Provided data —

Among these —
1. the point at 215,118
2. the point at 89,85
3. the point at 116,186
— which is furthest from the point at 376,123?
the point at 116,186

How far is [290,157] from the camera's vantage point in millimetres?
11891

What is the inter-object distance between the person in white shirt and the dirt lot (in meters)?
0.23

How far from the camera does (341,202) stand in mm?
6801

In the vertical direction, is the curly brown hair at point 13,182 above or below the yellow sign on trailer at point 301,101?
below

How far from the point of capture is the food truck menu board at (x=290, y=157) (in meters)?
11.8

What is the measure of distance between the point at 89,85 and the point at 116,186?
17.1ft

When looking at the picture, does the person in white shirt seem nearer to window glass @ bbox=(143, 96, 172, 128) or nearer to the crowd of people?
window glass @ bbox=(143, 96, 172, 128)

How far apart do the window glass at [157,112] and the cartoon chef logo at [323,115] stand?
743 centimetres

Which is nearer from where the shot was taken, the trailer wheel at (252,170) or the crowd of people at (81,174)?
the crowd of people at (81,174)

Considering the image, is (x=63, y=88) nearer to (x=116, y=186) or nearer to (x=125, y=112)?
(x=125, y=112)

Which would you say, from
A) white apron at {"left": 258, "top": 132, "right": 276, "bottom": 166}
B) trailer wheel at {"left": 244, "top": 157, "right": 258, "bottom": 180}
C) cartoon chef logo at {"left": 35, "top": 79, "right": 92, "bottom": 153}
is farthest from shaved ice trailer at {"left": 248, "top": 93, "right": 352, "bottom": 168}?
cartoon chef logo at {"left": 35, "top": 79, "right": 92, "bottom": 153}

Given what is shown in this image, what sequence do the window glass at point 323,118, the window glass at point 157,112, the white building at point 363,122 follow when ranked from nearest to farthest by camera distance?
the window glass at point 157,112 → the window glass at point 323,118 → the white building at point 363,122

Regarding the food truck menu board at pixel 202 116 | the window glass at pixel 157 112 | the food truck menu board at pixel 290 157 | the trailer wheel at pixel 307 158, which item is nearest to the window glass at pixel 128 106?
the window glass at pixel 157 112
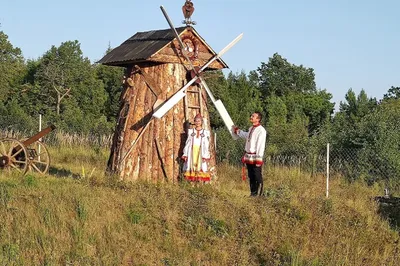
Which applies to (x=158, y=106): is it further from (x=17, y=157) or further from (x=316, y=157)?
(x=316, y=157)

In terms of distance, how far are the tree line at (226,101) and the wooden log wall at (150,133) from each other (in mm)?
6379

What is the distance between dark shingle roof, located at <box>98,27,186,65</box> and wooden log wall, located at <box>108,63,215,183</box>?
13.1 inches

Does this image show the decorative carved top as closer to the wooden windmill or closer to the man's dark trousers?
the wooden windmill

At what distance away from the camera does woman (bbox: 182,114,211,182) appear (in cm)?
1231

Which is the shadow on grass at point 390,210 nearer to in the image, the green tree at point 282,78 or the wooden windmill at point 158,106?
the wooden windmill at point 158,106

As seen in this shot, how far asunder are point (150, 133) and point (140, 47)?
6.28ft

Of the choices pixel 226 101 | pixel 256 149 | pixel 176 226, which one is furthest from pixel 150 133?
pixel 226 101

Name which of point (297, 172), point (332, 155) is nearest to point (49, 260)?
point (297, 172)

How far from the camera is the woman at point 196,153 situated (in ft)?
40.4

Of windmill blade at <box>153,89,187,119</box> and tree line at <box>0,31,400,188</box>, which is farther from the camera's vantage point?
tree line at <box>0,31,400,188</box>

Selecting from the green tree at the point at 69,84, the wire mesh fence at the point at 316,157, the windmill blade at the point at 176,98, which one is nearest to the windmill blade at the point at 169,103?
the windmill blade at the point at 176,98

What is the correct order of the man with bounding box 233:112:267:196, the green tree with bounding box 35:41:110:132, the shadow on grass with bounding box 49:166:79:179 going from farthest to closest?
1. the green tree with bounding box 35:41:110:132
2. the shadow on grass with bounding box 49:166:79:179
3. the man with bounding box 233:112:267:196

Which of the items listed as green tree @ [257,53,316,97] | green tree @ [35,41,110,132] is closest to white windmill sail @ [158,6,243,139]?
green tree @ [35,41,110,132]

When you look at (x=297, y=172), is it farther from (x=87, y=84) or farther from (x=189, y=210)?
(x=87, y=84)
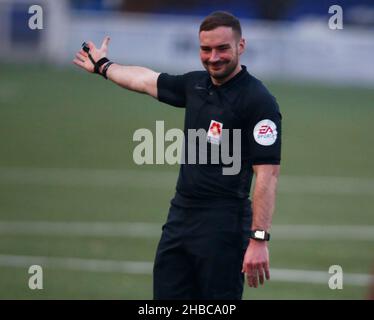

Set task — Filter the data above and list each line containing the string "crowd", unchanged and in its original order.

Solution for this problem —
When looking at the picture, does the person in white shirt seem nearer to window glass @ bbox=(143, 96, 172, 128) or nearer to the crowd of people?
Which is nearer from where the shot was taken, the trailer wheel at (252,170) or the crowd of people at (81,174)?
the crowd of people at (81,174)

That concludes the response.